▸ Exercise A
Answer these questions from the article on popular history books, one per line: (i) In what year was A Little History of the World first published? (ii) Which film does the article link with A People's History of the United States? (iii) In what year does the story in The Nuns of Sant'Ambrogio begin?
▸ Exercise B
Reproduce word for word the passage of the article on popular history books that opens with the words containing "Written over the" and closes with "and his granddaughter.".
▸ Exercise C
Write what comes next in the article on popular history books, starting after its final sentence.

History doesn't have to be the stultifying grind you remember from high school. It can be shocking, and funny, and sad β€” and even if you don't remember all the dates and faces, it can leave you knowing more about the world. Here are 10 popular history books that will change your view of reality.

Top Image: Philip of Macedon, interior illustration from A Little History of the World by E.H. Gombrich

10. A Little History of the World, by E. H. Gombrich


Written over the course of only a few weeks by an Austrian art historian, this history book was meant for children. It was published in 1936, was an immediate hit in German-speaking countries, and was translated into several languages, but not English. Its author, Ernst Hans Gombrich fled to England in 1939, and when he became a naturalized citizen, he harbored fond hopes of translating his earliest work into the language of his adopted country. Life got in the way. He died before translating it fully, and the work was finished by his assistant and his granddaughter.

A Little History of the World is valuable in the sense that it gives us a perspective of history from the point of view of German-speaking people. It's also somewhat old-fashioned in its language and its views, giving us a glimpse of how history changes over time. What really sets it apart is its determined accessibility. Most history books are sharp, hammering home a point. The writing in A Little History is gentle, simple, and lyrical. The illustrations are beautiful. It's a great review of world history that reminds us that just because something has to be understandable for children doesn't mean it has to be stupid.

9. A People's History of the United States, by Howard Zinn


Yes, we all know this one from Good Will Hunting, and also from every politically-minded bookstore clerk's shelf of recommended reading, but it got its reputation for a reason. Of all the books on this list, it is probably the toughest to read. Dense, long, and and almost unbearably depressing, it recounts the history of seemingly every person that the United States of America unjustly crushed. And it looks like we (or they, depending on who is reading the book) crushed a lot.

But that's not the point of the book. The point of the book may be even more depressing. A People's History examines America's much-celebrated social progress and finds it wanting. For example, in the early chapters Zinn examines the close ties between African slaves and European indentured servants during colonial times, and how those ties were severed when the indentured servants were granted more rights. Regarded one way, rights for indentured servants, who were frequently assaulted and sometimes maimed by their "temporary" owners, was a triumph. Regarded another way, it was a slight advance which was nothing compared to what might have done if the two groups had stuck together. Or if the poor and the emerging middle class had stuck together. Or if the upper and middle class had stuck together. The "history" of the people seems to be very much focused on what kind of bribes, or concessions, the rich and powerful offer in order to destroy the alliances that exist among the poor and disenfranchised. While you may not agree with the book's assertions, it is a book that will make you consider rethinking who, exactly, is politically on your side.

8. The Nuns of Sant'Ambrogio by Hubert Wolf


You've plowed through the tough early reading. Now, for a bit of fun, want to read about naughty nuns? Be warned, these nuns are naughtier than most, given that in 1858, at the beginning of the story, one of them flees the convent after nearly being poisoned to death. The woman who fled, a German princess, had discovered that another nun at the convent was the leader of a strange cult. The rituals of the cult included sexual initiation rites, to which even visiting priests submitted.

▸ Supplied material
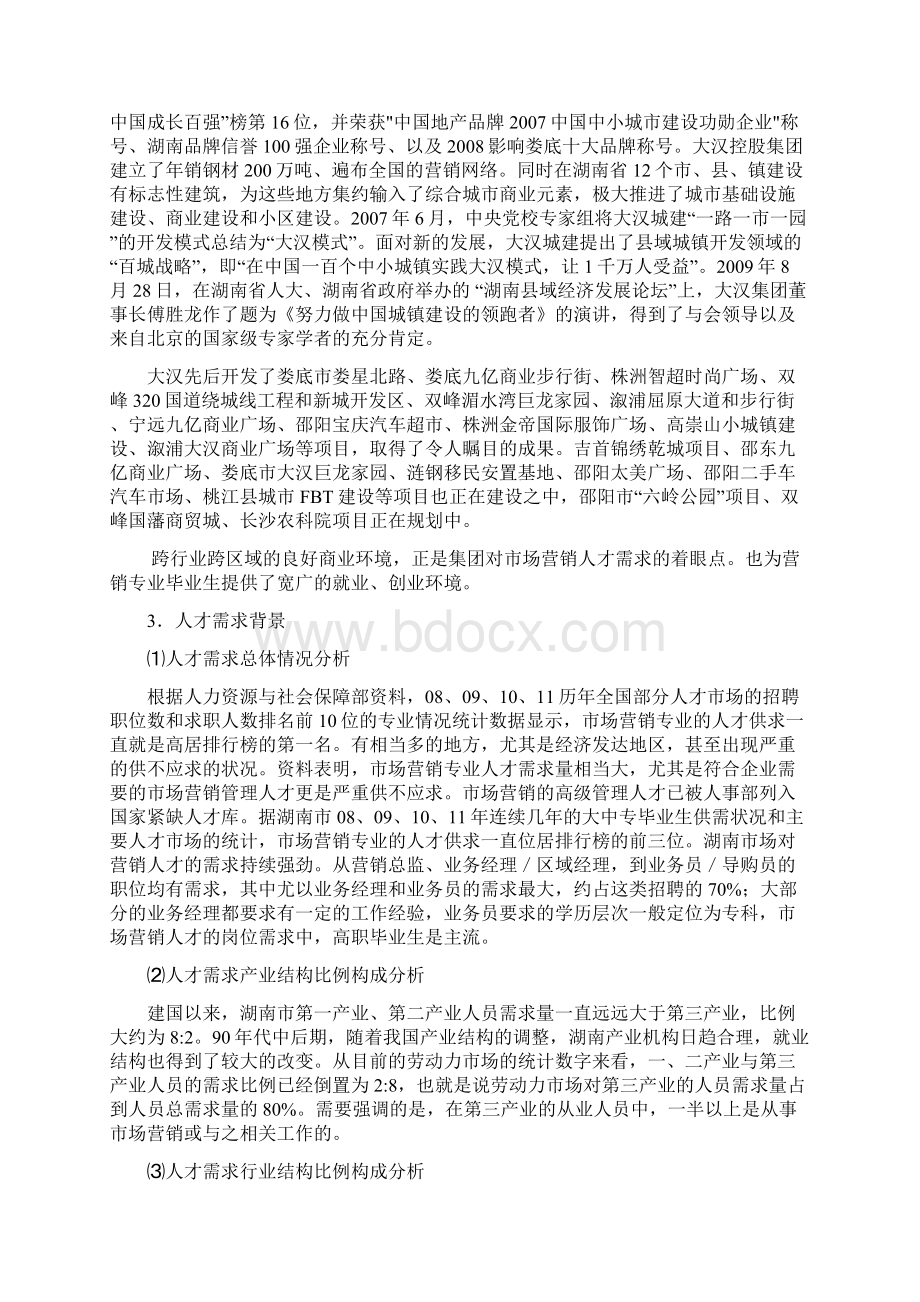 市场营销专业及专业群建设方案1Word文档下载推荐.docx_第2页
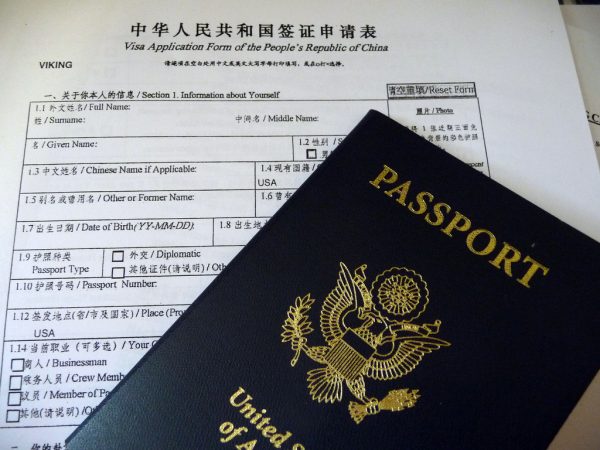 Passport and Chinese Visa Application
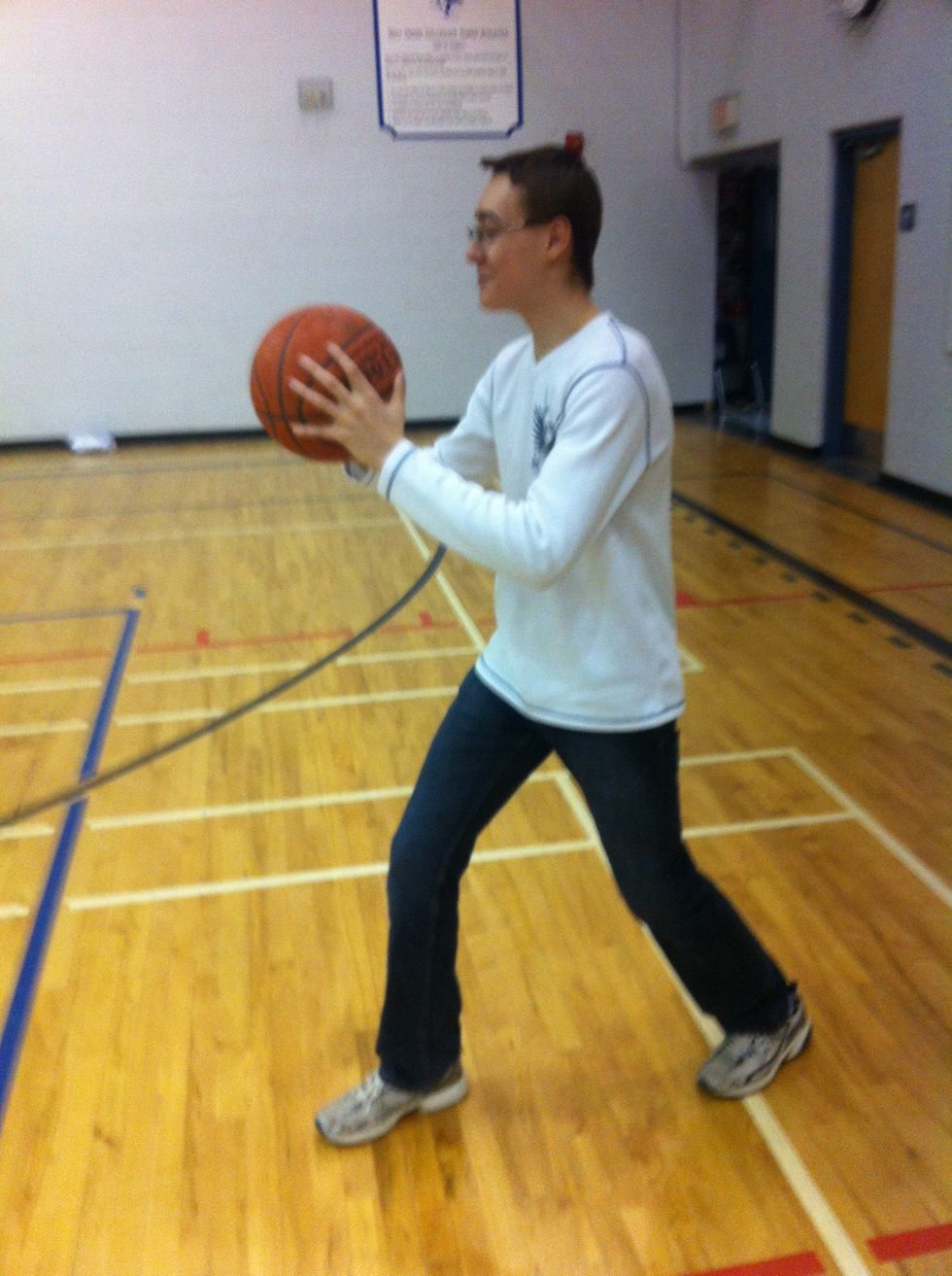 After every shot you take while your partner is rebounding move to another place on the court to take your next shot.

▸ Response area A
(i) 1936
(ii) Good Will Hunting
(iii) 1858

▸ Response area B
Written over the course of only a few weeks by an Austrian art historian, this history book was meant for children. It was published in 1936, was an immediate hit in German-speaking countries, and was translated into several languages, but not English. Its author, Ernst Hans Gombrich fled to England in 1939, and when he became a naturalized citizen, he harbored fond hopes of translating his earliest work into the language of his adopted country. Life got in the way. He died before translating it fully, and the work was finished by his assistant and his granddaughter.

▸ Response area C
If this sounds like a trifle after A People's History . . . well, you deserve a trifle after A People's History. But more importantly the book doesn't just illuminate an old scandal at a convent. Sister Maria Luisa, the "mistress of novices" in more ways than one, didn't form a murderous sex cult merely through the force of her personality. She leaned on years of female prophetesses, formidable abbesses, and the cult of the Virgin Mary. Nominally, the religion was patriarchal, prudish, and committed to poverty, yet at this time it provided a reliable conduit for poor and obscure women to achieve wealth and power through heavily sexual ecstatic preaching. This book is a good way to learn how, within an extremely orthodox movement, counter-movements can spring up. And these counter-movements gain strength by seeming to be even more orthodox than the current orthodoxy.

7. The Tudors by G. J. Meyer


This is a furious history of one of the world's most famous royal lines. G. J. Meyer takes a blow torch to the popular legend of the Tudor dynasty β€” which is fair enough, considering what the Tudors did to many of the people who opposed them.

Henry VIII and Anne Boleyn's passionate story of a love turns into a petty grab for money, with a little personal stubbornness thrown in. The corrupt Catholic church is, compared to the royal court, an open-handed charity and an admirable meritocracy. "Bloody Mary," is a surprisingly tolerant and sympathetic queen. Elizabeth, instead of being the strong lady we see in movies, becomes a vain, deluded, and terrified woman scrabbling for her own survival.

Not everyone agrees with this portrayal of the royal family. It is an unusual viewpoint and even today the Tudors have great PR. Everyone reading this will undoubtedly see multiple incarnations of the Tudor legend across multiple media. It's worth it to read one account that is both unsentimental and unsparing.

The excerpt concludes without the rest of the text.